Swap "Sorted" for "Ordered" in the material, starting with the line containing "What is nearest to the camera out of" and going on through the end of the material. Return only those lines, with everything else unchanged.

— DATA EXTRACT —
>> Start

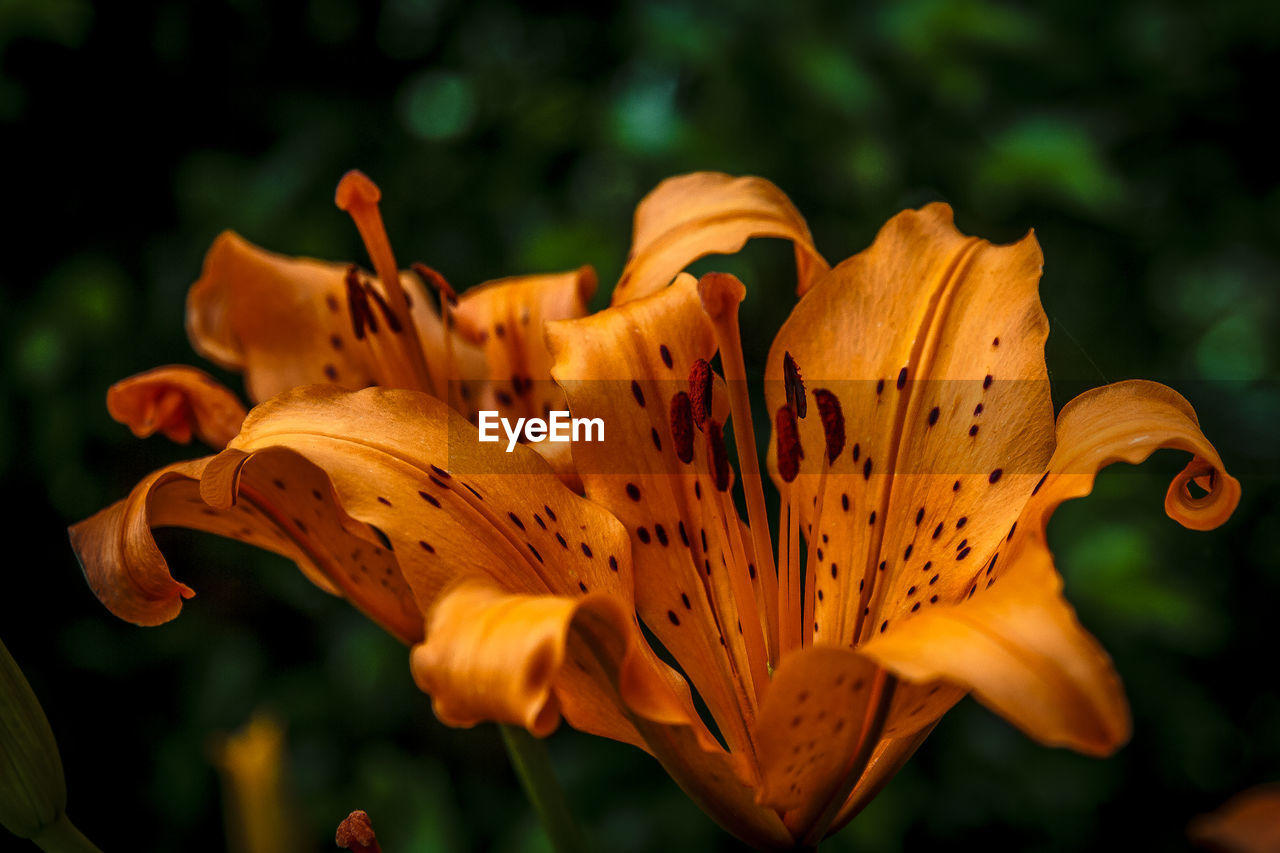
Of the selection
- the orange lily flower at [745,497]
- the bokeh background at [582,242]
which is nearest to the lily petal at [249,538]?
the orange lily flower at [745,497]

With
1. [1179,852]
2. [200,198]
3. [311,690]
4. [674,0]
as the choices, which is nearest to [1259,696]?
[1179,852]

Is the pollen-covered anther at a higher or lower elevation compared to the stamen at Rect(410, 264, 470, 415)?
higher

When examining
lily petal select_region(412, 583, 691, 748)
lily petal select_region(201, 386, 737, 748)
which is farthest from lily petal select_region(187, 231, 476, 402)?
lily petal select_region(412, 583, 691, 748)

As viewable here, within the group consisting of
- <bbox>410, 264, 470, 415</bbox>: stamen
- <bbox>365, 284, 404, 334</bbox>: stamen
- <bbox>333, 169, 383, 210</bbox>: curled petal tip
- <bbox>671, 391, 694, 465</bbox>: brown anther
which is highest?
<bbox>333, 169, 383, 210</bbox>: curled petal tip

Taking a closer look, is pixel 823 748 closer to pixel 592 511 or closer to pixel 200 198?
pixel 592 511

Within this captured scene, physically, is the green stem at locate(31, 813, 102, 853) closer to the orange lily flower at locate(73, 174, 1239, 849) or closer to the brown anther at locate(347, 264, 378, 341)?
the orange lily flower at locate(73, 174, 1239, 849)

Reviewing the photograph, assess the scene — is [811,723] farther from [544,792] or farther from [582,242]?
[582,242]

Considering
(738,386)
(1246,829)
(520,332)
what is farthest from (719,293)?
(1246,829)

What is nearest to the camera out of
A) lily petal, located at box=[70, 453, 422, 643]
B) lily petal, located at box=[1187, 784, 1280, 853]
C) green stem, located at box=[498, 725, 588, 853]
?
lily petal, located at box=[1187, 784, 1280, 853]

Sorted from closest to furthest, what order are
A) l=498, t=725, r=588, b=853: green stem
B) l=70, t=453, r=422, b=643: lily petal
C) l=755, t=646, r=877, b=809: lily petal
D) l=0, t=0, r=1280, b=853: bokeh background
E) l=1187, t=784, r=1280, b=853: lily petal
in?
l=1187, t=784, r=1280, b=853: lily petal, l=755, t=646, r=877, b=809: lily petal, l=70, t=453, r=422, b=643: lily petal, l=498, t=725, r=588, b=853: green stem, l=0, t=0, r=1280, b=853: bokeh background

>> End

— OUTPUT FOR THIS TASK —
What is nearest to the camera out of
A) lily petal, located at box=[70, 453, 422, 643]
B) lily petal, located at box=[1187, 784, 1280, 853]
C) green stem, located at box=[498, 725, 588, 853]
?
lily petal, located at box=[1187, 784, 1280, 853]

Ordered from closest to furthest, what order are
A) l=498, t=725, r=588, b=853: green stem
B) l=70, t=453, r=422, b=643: lily petal
C) l=755, t=646, r=877, b=809: lily petal
D) l=0, t=0, r=1280, b=853: bokeh background
E) l=1187, t=784, r=1280, b=853: lily petal
in?
l=1187, t=784, r=1280, b=853: lily petal, l=755, t=646, r=877, b=809: lily petal, l=70, t=453, r=422, b=643: lily petal, l=498, t=725, r=588, b=853: green stem, l=0, t=0, r=1280, b=853: bokeh background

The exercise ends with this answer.